**Task:**
In one to three sentences, explain why the abstract on bone regeneration in rats says gene therapy may offer a less morbid way to reconstruct osseous craniofacial defects.

Bone regeneration in rats with BMP-4 and VEGF plasmid DNA

Abstract

Problem: Gene therapy offers a promising new method of bone regeneration. One technique uses bioresorbable polymer scaffolding at the bony defect site that contains plasmid DNA of bone growth factors. Previous studies have demonstrated bone growth using bone morphogenetic protein-4 (BMP-4) plasmid DNA. Research has suggested a synergistic effect of BMP-4 and vascular endothelial growth factor (VEGF) on bone regeneration. The present study aims to confirm bone regeneration with a polymer scaffold containing BMP-4 plasmid DNA in the rat calvarial defect model and to quantify a synergistic effect of BMP-4 and VEGF plasmid DNA in this model. Methods: Calvarial critical-sized defects were created in 100 male Sprague-Dawley rats. The animals were divided into 5 equal groups by treatment: none (negative control); VEGF plasmid DNA; BMP-4 plasmid DNA; VEGF and BMP-4 plasmid DNA; and autograft (positive control). The animals were euthanized at 4 and 8 weeks; calvaria were radiographed and histologically sectioned. Results: Radiomorphometry measured bone growth within the calvarial defects to quantify the bone regeneration effects of BMP-4 and VEGF plasmid DNA alone and in combination. Compared to control groups, significant bone growth was noted in the BMP-4 and BMP-4/VEGF groups, but no bone growth was noted in the VEGF group. No significant difference in bone growth was noted between the BMP-4 and BMP-4/VEGF groups. Microscopy of histologic sections (1 slide/specimen) confirmed the bone growth noted on radiomorphometry. Conclusion: BMP-4 plasmid DNA demonstrates significant bone growth in the rat calvarial defect model. VEGF plasmid DNA alone demonstrates no bone growth. When BMP-4 and VEGF plasmid DNA are combined, no synergistic effect is noted. Significance: Reconstruction of osseous craniofacial defects such as autografting for cleft palate and osteocutaneous free tissue transfer for mandibular defects often requires bone harvest with an associated donor site morbidity. Tissue engineering employing gene therapy for bone regeneration may offer a less morbid alternative. Support: None reported.

**Record set:**
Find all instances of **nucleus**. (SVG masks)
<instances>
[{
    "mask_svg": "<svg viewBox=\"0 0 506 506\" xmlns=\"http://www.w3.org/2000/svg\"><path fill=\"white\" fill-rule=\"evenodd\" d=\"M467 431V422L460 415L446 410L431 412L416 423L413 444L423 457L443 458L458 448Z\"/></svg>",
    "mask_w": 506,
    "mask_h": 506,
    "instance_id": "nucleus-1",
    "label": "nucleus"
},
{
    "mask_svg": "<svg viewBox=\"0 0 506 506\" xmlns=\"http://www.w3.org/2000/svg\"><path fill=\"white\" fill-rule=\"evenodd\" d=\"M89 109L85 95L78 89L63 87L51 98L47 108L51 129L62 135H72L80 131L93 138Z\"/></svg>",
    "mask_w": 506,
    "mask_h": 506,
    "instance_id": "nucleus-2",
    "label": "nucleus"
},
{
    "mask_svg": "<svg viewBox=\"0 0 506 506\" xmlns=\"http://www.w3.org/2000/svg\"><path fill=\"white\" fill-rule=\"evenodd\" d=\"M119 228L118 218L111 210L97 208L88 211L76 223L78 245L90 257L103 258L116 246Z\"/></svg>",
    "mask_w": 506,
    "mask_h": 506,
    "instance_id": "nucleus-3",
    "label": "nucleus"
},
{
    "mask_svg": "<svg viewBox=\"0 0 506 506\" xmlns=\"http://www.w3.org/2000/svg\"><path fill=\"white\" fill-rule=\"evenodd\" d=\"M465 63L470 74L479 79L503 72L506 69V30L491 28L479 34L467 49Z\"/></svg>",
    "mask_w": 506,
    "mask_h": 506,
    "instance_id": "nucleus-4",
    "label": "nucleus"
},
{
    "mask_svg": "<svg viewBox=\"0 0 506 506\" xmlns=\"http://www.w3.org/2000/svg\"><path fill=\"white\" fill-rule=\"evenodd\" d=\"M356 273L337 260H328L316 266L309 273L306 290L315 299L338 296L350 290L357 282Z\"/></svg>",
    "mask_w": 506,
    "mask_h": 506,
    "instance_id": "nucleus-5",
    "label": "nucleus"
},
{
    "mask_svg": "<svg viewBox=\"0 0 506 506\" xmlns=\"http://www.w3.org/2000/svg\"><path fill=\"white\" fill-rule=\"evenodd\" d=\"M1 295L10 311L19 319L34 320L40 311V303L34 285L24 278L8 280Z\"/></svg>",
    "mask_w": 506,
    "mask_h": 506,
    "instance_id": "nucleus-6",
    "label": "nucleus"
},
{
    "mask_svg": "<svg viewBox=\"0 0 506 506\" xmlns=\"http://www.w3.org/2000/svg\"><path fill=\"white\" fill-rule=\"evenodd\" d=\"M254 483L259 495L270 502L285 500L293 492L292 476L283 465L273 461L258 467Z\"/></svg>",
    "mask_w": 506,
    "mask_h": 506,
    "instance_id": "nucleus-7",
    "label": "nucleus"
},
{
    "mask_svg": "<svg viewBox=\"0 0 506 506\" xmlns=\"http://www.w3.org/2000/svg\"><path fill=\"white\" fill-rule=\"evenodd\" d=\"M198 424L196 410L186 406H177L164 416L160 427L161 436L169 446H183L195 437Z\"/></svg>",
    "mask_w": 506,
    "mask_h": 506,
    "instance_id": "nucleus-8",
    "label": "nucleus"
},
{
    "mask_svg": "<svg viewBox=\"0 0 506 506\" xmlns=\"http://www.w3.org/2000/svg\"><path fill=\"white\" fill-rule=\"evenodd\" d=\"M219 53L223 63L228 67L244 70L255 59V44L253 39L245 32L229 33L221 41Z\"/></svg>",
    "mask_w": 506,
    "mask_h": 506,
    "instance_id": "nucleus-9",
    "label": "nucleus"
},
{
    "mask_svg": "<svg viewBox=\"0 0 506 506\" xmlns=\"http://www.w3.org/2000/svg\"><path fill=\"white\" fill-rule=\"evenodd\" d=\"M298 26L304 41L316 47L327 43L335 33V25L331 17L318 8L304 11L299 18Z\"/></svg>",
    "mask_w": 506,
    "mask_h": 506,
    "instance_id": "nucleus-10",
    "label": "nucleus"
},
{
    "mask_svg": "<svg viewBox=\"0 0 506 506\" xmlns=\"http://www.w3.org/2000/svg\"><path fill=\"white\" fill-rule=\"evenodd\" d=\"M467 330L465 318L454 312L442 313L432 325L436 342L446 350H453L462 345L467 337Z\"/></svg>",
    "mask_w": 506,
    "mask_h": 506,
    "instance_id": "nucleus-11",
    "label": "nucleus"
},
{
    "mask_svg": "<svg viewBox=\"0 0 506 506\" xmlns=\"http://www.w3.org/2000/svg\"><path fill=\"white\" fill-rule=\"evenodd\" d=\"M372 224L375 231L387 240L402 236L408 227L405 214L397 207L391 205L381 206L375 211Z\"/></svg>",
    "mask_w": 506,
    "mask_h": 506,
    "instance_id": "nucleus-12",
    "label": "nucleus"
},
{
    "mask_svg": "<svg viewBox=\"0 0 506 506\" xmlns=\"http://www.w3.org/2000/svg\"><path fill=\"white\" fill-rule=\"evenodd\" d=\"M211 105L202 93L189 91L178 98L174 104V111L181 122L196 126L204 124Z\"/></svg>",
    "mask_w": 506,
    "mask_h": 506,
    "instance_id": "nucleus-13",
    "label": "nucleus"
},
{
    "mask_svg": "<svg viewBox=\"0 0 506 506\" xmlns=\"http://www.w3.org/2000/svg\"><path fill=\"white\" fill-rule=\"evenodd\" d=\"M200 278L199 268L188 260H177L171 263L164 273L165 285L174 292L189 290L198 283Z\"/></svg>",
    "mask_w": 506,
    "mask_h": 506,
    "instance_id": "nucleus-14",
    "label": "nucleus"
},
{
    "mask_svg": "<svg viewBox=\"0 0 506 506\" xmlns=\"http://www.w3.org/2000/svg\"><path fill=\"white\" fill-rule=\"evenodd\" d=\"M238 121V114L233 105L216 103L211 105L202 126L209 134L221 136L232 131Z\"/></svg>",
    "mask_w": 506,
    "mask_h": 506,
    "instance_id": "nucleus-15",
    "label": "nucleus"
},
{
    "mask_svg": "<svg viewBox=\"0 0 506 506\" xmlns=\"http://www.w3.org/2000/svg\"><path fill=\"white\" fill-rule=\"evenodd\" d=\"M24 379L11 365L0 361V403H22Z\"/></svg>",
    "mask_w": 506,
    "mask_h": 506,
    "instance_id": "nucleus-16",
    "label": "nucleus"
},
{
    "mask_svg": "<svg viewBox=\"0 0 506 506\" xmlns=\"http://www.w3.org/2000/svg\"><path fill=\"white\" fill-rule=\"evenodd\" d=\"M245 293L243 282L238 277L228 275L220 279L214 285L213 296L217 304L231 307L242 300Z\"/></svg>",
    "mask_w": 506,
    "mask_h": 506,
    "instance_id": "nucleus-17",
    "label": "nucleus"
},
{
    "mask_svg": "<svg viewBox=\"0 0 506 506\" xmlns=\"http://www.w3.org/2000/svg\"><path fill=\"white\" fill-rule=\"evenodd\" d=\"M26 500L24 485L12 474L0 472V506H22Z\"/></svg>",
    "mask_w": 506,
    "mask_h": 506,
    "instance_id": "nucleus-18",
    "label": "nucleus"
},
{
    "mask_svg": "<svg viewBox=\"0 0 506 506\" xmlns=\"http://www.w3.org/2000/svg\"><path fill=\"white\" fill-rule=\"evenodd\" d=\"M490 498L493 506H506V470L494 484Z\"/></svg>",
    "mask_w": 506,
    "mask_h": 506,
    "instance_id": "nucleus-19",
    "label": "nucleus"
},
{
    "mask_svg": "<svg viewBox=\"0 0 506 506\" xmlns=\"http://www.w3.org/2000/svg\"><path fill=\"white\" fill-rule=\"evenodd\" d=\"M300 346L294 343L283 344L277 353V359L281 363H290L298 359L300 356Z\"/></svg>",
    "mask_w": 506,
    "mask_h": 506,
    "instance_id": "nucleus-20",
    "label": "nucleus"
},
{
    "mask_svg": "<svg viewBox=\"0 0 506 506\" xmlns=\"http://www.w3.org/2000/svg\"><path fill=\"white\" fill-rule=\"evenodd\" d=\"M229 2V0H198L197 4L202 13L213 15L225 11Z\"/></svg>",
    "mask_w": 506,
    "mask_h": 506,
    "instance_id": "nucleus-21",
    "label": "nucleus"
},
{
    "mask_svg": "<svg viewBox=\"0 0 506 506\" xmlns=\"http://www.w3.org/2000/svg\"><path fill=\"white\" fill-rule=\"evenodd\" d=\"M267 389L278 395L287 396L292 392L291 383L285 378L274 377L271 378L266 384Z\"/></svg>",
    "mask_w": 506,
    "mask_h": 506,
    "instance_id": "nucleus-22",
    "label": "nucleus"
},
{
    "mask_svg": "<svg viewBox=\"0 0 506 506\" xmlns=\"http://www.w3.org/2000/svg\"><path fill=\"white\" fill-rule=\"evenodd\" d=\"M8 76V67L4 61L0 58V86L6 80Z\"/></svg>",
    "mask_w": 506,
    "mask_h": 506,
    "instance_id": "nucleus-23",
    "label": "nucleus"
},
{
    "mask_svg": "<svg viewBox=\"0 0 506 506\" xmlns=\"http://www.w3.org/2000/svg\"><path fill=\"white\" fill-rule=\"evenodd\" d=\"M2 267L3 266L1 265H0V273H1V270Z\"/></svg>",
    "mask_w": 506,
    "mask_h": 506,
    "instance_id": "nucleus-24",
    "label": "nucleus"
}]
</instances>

**Answer section:**
Reconstructing osseous craniofacial defects often requires a bone harvest, which brings donor site morbidity. Examples are autografting for cleft palate and osteocutaneous free tissue transfer for mandibular defects. Using gene therapy in tissue engineering to regenerate bone may offer a less morbid alternative.